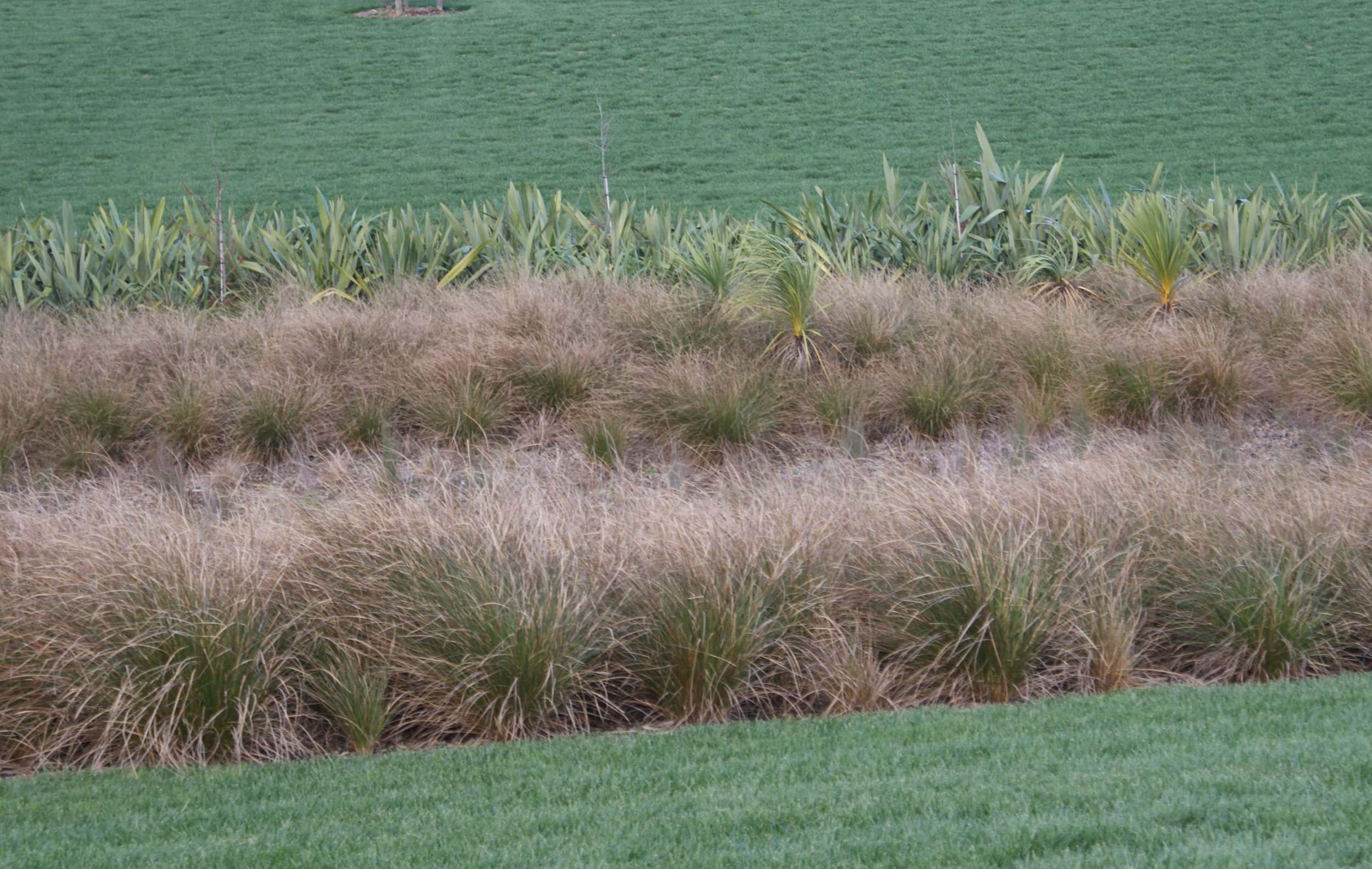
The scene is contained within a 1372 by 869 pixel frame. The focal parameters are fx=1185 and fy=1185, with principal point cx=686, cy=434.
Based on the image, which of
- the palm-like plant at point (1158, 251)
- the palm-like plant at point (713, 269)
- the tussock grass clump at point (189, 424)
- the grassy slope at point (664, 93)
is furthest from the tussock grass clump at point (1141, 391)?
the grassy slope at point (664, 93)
________________________________________
# [Written request]
Rewrite the records above with "palm-like plant" swapped for "fan palm" and nothing else changed. Omit the pictures.

# [Written solution]
The scene is contained within a 1372 by 869 pixel frame. The focal parameters are fx=1185 and fy=1185, with principal point cx=686, cy=434.
Based on the image, which of
- the fan palm at point (1158, 251)
- the fan palm at point (713, 269)
- the tussock grass clump at point (189, 424)
- the grassy slope at point (664, 93)
is furthest from the tussock grass clump at point (1141, 391)?
the grassy slope at point (664, 93)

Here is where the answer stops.